Armin Zweite hat mit Gerhard Richter. Leben und Werk bei Schirmer/Mosel (Amazon.de) ein umfassendes Portrait des bedeutendsten und höchstdotierten lebenden Künstlers mit deutschem Pass verfasst. Der Autor hat bereits Werkübersichten und andere Bücher zu Joseph Beuys (Amazon.de), Jackson Pollock, Barnett Newman, Cy Twombly und vielen anderen publiziert. Zu Gerhard Richter hält der Autor fest, dass kein anderer deutscher Künstler der zweiten Hälfte des 20. Jahrhunderts einen vergleichbaren internationalen Status erreicht habe.

Armin Zweite war Direktor des Lenbachhaus München von 1974 bis 1990, Leiter der Kunstsammlung Nordrhein-Westfalen von 1990 bis 2008 sowie der Sammlung Brandhorst in München von 2008 bis 2013. Er ist zudem ein Freund und früher Förderer von Gerhard Richter (*1932 in Dresden).

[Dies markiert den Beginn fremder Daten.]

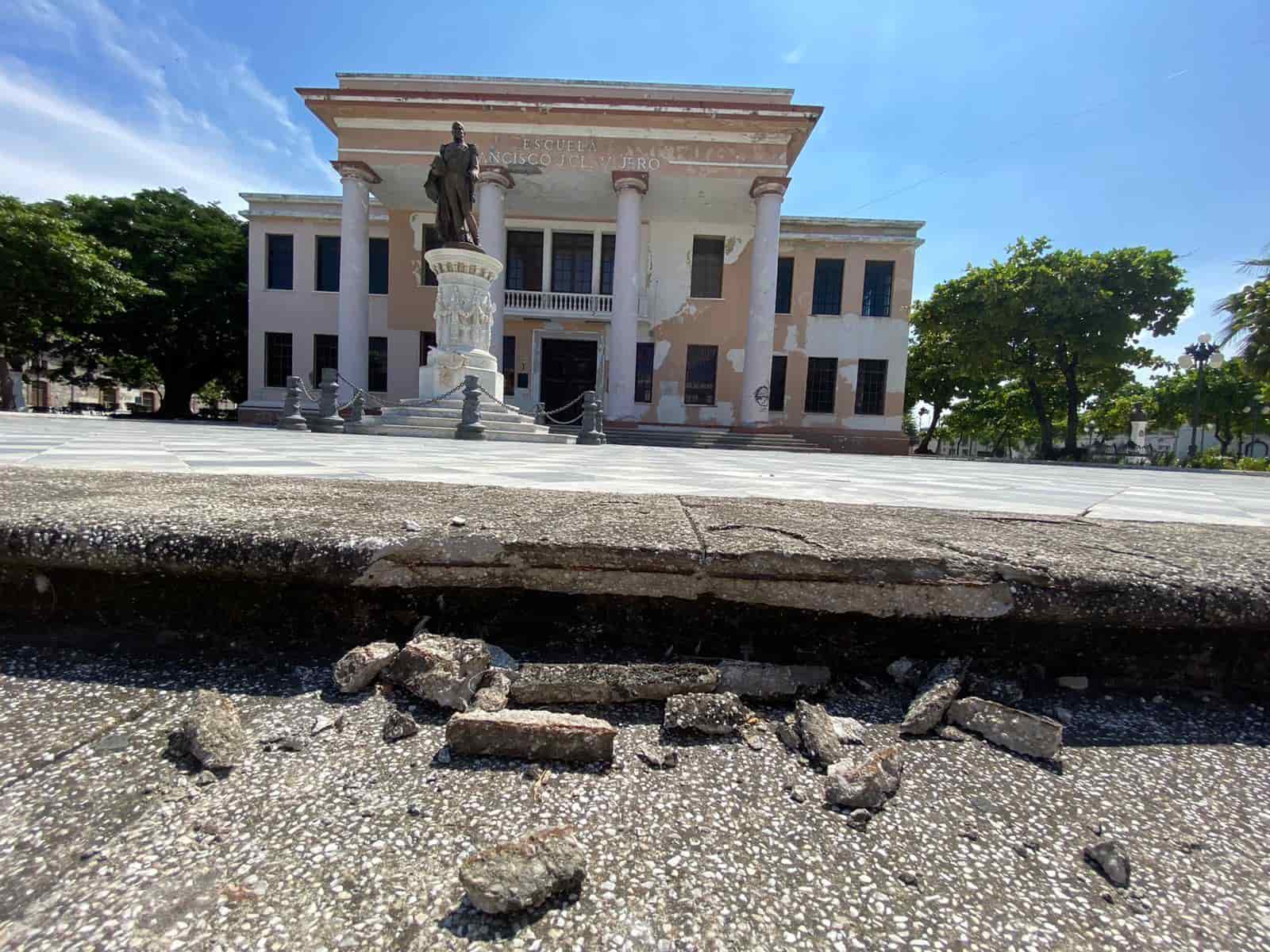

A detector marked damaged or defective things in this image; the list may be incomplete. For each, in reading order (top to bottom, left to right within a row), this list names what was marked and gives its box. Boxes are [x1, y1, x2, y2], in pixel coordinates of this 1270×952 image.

Gerhard Richter. Leben und Werk (Amazon.de) ist bei weitem nicht die erste Zusammenarbeit mit dem weltberühmten Künstler. Armin Zweite schreibt, ihr erstes gemeinsames Projekt habe 1973 stattgefunden, wenig später habe eine Publikation des Schirmer/Mosel-Verlags eine Ausstellung im Lenbachhaus begleitet. Das sei der Beginn einer über vierzigjährigen Zusammenarbeit mit Gerhard Richter und dem Schirmer/Mosel-Verlag bei unterschiedlichen Projekten gewesen.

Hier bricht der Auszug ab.